Here's what happens when the jobs report surprises

Market attention shifts from US jobs to wages

Tomorrow at 8:30 a.m., we get nonfarm payroll reports for November. Consensus is for a gain of 228,000 jobs.

Thanks to our new partners at Kensho, we can take a look at what will happen if the jobs report is better, or worse, than expectations.

Let's say that the jobs report comes in better, by 20,000 jobs or more. What happens to the S&P 500 on that day, and what happens to other stock sub-sectors?

In the past 10 years, the biggest gainers are:

  1. Industrials trade positive 71% of the time for an average gain of 0.7%
  2. Materials trade positive 68% of the time for an average gain of 0.4%
  3. The S&P 500 itself trades positive 65% of the time for an average gain of 0.3%

The worst performer are Gold Miners (GDX) which trade positive positive only 37% of the time, down an average of 0.8%.

The opposite is somewhat true when the jobs report underperforms by worse than 20,000 jobs.
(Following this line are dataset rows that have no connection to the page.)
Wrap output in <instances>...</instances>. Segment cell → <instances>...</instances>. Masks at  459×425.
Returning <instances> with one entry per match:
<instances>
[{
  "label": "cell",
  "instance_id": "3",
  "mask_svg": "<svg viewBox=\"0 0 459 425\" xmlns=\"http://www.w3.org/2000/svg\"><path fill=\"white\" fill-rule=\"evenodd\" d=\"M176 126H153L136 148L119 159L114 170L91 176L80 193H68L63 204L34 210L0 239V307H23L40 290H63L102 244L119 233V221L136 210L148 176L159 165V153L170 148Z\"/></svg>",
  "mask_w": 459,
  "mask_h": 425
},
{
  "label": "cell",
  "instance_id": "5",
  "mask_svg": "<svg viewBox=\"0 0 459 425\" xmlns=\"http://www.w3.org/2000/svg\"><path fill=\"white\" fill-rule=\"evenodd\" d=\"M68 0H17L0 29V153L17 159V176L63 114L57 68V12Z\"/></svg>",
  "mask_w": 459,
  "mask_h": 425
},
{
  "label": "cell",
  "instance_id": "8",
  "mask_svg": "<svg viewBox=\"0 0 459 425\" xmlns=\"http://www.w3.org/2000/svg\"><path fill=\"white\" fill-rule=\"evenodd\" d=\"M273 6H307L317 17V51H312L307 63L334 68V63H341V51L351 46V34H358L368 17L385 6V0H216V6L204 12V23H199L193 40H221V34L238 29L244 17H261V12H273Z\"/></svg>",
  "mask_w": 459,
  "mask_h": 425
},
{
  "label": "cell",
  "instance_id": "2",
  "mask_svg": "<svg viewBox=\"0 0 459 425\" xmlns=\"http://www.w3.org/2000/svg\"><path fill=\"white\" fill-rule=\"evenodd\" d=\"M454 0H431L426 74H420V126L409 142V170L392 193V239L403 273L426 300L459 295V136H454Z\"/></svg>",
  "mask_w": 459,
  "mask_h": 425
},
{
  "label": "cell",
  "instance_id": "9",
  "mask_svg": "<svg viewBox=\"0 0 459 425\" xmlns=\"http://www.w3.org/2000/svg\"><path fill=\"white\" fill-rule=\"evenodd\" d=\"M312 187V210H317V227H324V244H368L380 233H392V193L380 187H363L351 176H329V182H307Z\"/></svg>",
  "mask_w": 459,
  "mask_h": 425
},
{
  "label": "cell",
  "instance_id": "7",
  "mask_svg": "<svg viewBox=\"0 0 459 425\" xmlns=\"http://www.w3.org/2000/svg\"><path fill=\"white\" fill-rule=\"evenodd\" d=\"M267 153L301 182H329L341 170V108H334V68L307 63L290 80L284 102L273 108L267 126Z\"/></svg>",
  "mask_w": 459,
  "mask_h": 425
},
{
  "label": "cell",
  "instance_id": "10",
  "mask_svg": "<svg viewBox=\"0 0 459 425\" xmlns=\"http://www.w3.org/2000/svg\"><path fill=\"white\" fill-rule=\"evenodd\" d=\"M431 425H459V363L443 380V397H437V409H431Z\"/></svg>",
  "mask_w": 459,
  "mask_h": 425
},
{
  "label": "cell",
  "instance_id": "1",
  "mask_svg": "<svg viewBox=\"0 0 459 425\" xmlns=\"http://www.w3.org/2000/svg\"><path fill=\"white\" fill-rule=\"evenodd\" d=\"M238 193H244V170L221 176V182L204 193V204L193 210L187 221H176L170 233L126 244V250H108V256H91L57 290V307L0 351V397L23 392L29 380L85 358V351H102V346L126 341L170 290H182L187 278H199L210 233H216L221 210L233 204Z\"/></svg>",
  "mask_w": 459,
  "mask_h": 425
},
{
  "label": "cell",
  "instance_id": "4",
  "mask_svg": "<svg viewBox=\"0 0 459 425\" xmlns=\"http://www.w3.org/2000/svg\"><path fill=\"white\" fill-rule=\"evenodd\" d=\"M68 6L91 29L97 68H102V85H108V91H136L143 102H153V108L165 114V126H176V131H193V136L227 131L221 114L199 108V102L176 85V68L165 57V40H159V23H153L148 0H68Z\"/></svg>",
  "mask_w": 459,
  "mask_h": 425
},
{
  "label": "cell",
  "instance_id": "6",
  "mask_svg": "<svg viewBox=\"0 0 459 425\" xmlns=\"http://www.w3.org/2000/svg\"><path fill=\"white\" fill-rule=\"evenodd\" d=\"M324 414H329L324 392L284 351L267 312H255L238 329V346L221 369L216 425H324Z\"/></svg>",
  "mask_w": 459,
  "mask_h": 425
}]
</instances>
There is significant outperformance from the Gold Miners (GDX), which trend up 55 percent of the time for an average gain of 0.4 percent. The S&P 500 trades down 0.1 percent on average.

Bottom line—when the jobs report surprises to the upside, the S&P trades up two-thirds of the time, with growth sectors like Industrials outperforming. When jobs miss, gold does well.

Disclosure: CNBC's parent, NBCUniversal, is a minority investor in Kensho.